Hadoop Streaming Example

Raman JhajjMarch 28th, 2016Last Updated: April 23rd, 2019

1 404 11 minutes read

In this example, we will dive into the streaming component of Hadoop MapReduce. We will understand the basics of Hadoop Streaming and see an example using Python.

1. Introduction

2. Prerequisites and Assumptions

3. Hadoop Streaming Workflow

4. MapReduce Code in Python

4.1. Wordcount Example

4.2. Mapper

4.3. Reducer

5. Testing the Python code

6. Submitting and Executing the Job on Hadoop cluster

6.1. Input Data

6.2. Transferring input data to HDFS

6.3. Submitting the MapReduce Job

6.4. Understanding the Console Log

6.5. MapReduce Job Output

7. Conclusion

8. Download the Source Code

1. Introduction

Hadoop Streaming is the name which is quite misleading, here streaming has nothing to do with the continuous data streams or continuous data flow as it is understood generally. Hadoop Streaming is just a utility provided by the Hadoop MapReduce distribution which gives users the possibility to write MapReduce jobs in other programming languages like Python or C++ etc which can make use of stdin and stdout to readin and writeout lines of text data. Support for C++ is available on since the version 0.14.1

When we talk about using other programming languages, we do not mean that the code written in those languages need to be converted to the Java code. For example, if the original code is in Python, it is not required that the code be converted to Java using Jython or any similar utility. Direct Python code can run in Hadoop ecosystem using Hadoop Streaming.

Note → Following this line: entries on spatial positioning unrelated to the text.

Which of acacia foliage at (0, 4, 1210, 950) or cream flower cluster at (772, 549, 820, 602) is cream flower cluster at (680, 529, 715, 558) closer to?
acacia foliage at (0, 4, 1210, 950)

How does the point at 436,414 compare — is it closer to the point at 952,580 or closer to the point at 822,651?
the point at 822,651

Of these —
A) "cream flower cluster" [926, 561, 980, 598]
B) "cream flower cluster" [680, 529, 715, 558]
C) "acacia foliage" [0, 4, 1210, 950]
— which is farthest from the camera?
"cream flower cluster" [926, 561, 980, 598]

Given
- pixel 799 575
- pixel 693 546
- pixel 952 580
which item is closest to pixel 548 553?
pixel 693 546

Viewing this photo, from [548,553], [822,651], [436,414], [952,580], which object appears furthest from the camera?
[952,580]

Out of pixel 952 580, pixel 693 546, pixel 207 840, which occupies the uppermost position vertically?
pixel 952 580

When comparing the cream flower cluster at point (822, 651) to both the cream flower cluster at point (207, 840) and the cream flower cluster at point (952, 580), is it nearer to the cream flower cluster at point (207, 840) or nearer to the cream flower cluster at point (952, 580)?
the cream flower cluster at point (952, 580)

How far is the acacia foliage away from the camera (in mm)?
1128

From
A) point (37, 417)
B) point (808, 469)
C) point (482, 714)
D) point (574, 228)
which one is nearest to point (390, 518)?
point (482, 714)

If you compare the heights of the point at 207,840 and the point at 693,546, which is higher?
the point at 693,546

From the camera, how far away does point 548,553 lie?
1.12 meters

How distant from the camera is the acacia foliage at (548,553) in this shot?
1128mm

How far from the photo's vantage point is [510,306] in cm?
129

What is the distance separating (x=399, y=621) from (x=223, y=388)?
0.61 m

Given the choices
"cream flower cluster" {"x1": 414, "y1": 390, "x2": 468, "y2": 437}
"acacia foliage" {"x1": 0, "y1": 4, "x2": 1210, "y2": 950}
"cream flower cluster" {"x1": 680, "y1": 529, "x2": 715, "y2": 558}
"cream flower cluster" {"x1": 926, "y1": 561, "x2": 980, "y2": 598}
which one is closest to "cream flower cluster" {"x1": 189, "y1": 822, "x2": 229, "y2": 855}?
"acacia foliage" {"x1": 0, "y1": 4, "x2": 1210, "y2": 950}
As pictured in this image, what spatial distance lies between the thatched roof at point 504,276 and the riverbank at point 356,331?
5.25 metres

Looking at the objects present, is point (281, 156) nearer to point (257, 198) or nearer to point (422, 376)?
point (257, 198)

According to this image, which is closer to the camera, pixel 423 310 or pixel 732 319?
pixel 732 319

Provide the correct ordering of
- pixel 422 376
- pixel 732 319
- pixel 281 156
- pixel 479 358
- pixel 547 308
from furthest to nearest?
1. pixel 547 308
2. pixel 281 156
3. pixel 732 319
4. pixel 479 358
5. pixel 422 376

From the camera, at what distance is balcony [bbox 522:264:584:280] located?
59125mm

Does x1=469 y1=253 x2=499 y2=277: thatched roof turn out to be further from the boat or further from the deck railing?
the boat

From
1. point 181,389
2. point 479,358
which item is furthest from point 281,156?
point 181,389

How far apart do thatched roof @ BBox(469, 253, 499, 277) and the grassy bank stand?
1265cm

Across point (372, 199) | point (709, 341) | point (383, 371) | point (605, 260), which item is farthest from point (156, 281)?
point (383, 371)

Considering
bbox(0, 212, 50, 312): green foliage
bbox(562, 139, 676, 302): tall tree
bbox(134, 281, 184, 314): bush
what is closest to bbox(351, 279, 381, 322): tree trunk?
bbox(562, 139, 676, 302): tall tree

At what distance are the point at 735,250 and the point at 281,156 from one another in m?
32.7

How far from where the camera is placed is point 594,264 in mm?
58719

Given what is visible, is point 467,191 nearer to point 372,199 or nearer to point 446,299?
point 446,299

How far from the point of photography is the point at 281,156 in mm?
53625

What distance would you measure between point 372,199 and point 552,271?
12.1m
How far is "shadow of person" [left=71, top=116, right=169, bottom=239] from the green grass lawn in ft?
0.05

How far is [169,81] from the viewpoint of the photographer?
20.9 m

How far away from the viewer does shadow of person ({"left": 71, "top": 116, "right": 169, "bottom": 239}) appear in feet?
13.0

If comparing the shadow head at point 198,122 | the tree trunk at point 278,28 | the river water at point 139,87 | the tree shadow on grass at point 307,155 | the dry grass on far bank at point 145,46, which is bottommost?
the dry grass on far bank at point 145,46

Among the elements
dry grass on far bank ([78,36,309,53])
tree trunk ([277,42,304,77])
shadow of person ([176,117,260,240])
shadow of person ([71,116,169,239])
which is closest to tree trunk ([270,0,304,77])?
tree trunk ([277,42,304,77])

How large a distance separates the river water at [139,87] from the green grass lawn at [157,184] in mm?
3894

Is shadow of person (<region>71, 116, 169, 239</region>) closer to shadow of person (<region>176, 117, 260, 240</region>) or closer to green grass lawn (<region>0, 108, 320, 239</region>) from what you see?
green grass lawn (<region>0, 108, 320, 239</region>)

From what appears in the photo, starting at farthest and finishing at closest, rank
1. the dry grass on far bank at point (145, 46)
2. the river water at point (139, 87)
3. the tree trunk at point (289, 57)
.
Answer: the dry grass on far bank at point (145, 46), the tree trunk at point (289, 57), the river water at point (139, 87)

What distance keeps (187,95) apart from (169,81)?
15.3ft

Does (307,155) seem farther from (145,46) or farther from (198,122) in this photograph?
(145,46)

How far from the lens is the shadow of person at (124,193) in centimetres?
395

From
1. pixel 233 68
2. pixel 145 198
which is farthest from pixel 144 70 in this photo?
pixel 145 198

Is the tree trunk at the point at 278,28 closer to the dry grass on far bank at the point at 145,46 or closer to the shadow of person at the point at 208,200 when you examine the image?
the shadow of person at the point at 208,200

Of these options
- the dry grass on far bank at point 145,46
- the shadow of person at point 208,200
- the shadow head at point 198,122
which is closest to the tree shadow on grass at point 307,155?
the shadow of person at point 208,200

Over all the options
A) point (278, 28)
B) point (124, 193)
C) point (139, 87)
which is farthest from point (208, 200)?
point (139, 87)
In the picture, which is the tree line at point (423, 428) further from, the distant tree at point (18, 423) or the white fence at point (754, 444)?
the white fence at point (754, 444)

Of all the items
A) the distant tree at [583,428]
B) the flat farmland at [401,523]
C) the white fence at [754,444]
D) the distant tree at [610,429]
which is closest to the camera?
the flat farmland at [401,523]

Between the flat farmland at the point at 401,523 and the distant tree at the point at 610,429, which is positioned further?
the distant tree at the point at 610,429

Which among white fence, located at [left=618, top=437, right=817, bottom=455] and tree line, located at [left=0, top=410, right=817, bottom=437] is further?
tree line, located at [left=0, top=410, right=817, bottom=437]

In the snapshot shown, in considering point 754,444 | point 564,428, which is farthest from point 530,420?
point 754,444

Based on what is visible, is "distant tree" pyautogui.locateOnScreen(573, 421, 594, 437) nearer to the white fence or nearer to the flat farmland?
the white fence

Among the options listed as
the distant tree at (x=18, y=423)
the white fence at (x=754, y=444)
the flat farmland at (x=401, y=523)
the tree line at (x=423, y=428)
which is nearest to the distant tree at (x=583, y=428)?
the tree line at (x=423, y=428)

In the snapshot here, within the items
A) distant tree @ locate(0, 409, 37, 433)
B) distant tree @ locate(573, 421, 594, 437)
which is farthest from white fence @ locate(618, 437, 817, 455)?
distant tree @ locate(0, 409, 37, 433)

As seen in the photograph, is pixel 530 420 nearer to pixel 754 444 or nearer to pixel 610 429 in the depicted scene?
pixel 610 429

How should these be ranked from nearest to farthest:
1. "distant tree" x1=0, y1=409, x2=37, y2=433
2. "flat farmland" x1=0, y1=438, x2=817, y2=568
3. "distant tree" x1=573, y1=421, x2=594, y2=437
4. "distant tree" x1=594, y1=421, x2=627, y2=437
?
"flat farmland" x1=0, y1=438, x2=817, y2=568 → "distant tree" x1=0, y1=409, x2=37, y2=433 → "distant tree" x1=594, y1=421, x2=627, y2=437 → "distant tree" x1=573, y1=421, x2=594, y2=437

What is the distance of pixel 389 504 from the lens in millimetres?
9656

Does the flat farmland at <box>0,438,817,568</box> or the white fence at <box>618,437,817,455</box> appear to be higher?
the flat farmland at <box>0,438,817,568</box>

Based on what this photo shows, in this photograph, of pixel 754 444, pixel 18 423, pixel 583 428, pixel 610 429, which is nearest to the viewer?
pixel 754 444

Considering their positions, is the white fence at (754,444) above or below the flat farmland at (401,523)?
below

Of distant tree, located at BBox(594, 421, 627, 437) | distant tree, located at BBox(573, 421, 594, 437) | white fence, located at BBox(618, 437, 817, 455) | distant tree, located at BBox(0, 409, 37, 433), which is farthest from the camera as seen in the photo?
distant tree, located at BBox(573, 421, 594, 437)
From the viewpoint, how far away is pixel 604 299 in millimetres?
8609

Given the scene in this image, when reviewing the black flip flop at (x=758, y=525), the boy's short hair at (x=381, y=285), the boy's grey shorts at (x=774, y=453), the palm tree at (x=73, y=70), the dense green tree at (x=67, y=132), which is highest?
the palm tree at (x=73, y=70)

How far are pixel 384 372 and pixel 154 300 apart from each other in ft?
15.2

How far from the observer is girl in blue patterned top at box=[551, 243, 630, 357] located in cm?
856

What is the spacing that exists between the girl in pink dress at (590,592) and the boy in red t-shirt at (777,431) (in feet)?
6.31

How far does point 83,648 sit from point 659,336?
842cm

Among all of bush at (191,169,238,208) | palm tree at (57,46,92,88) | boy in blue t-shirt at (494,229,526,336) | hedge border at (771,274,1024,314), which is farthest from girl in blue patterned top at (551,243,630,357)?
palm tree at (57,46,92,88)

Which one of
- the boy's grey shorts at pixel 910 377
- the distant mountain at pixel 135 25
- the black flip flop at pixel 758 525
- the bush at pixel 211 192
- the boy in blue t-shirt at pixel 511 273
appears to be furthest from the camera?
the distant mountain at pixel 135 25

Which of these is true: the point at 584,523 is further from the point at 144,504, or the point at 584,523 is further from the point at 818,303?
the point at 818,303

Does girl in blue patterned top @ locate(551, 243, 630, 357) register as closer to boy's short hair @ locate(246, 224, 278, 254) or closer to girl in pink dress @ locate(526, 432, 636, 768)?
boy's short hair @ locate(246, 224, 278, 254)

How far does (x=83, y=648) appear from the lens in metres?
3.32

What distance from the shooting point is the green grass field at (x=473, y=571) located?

2. Prerequisites and Assumptions

Following are the prerequisites/assumptions we made before diving into the details of Hadoop Streaming:

It is assumed that you are familiar with Hadoop and MapReduce or atleast knows the basics of it. In case you need some basic understanding of those you can refer to the following articles.
It is also assumed that you understand the basics of running and setting up a Hadoop Cluster or atleast a single instance for testing purpose. In case you need help with that, you can refer to the following articles.
- How to Install Apache Hadoop on Ubuntu
- Apache Hadoop Cluster Setup Example (with Virtual Machines)

Once we have all this prerequisites setup and clear, we can dive into the details of Hadoop Streaming and check out some examples.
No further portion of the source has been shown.